* _RECORDS PROVIDED_
((

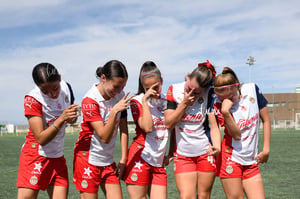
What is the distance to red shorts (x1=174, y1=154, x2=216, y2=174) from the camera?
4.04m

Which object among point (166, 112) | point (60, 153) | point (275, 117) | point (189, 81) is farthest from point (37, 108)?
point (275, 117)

))
((

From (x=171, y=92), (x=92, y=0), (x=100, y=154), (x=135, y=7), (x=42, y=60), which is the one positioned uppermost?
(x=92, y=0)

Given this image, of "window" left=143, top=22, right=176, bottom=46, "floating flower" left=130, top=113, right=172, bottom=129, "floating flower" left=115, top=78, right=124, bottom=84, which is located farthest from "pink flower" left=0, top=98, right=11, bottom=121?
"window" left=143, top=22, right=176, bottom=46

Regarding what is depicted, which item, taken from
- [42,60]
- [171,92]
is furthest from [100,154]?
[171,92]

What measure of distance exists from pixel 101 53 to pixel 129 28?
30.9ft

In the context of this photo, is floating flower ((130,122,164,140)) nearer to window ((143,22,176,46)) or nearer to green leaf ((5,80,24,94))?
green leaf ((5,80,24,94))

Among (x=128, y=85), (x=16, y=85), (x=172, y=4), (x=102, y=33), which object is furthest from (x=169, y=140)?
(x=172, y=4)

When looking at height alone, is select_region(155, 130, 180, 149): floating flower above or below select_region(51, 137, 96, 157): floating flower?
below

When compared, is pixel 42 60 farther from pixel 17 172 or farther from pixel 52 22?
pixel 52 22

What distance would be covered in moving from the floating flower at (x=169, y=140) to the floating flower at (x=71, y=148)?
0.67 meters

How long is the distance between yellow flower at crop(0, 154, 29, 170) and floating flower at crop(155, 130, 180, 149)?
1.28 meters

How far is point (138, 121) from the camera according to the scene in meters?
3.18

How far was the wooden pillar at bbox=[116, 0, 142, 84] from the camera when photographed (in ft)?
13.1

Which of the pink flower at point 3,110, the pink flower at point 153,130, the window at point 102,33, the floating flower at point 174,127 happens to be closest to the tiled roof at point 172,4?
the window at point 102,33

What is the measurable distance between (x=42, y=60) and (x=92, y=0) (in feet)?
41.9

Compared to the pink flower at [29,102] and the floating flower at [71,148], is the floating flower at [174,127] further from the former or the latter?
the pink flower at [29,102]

))
((

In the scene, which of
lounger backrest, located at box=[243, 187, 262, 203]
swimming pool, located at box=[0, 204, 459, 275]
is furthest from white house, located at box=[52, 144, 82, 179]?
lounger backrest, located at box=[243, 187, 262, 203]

))

From the material above, copy every line that contains the word "object".

Which object among point (166, 112) | point (60, 153) | point (275, 117) | point (189, 81) is farthest from point (37, 108)?
Among (x=128, y=85), (x=16, y=85), (x=172, y=4), (x=102, y=33), which object is furthest from (x=169, y=140)?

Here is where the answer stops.